Asked if the UK should “do the same”, Jonathan Reynolds, the shadow business secretary, replied: “We should be making those plans.”
He told the BBC: “The government should be preparing, not necessarily in public, for that situation. There’s a lot of complacency in this country about the relative lower exposure to Russian gas that we have.
“We should bear in mind that part of the supply that comes to this country from, for instance, Norway – or from the liquefied natural gas that goes into the terminals – that is partly because Russian gas is fulfilling the demands of central Europe.”
But the transport secretary, Grant Shapps, quickly insisted that rationing would not be needed, saying: “It’s not the route that we want to go down.” Mr Shapps ruled it out as he opposed an expansion of onshore wind turbines, exposing government splits ahead of a long-delayed “energy independence plan”.
The UK announced last month that it would end Russian oil imports by the end of the year, while “exploring options” to end gas imports as well, in the light of Russia’s invasion of Ukraine.

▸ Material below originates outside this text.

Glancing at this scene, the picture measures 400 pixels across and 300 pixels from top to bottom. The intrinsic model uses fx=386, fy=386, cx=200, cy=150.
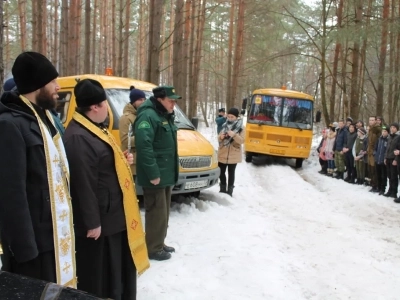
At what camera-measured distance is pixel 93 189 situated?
9.43 ft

Boris Johnson has been urging EU allies to follow his lead – a task much tougher for the EU, which depends on Russia for 40 per cent of its gas and around a quarter of its oil.
However, the chancellor, Rishi Sunak, has warned that the UK would suffer a £70bn economic hit and be plunged into recession if Europe acted to ban all energy imports from Russia immediately, underlining the continent’s collective reliance on Russia for its energy needs.
Mr Reynolds emphasised that the government’s energy plan must not consist of “simply shopping from one authoritarian regime to the next for fossil fuels”, adding that a “long-term plan on renewables or nuclear, and energy efficiency” would “make the difference”.
“Looking at the images coming out of Ukraine right now, I don’t think we should be talking about going back to business as usual, where we just buy large quantities of fossil fuels,” the shadow business secretary said.
But when Mr Shapps was asked if he considered rationing oil and gas a “good idea” for the UK to explore, he replied: “No, I don’t.” And asked if he was prepared to rule it out “completely”, he said: “Yes, I can.”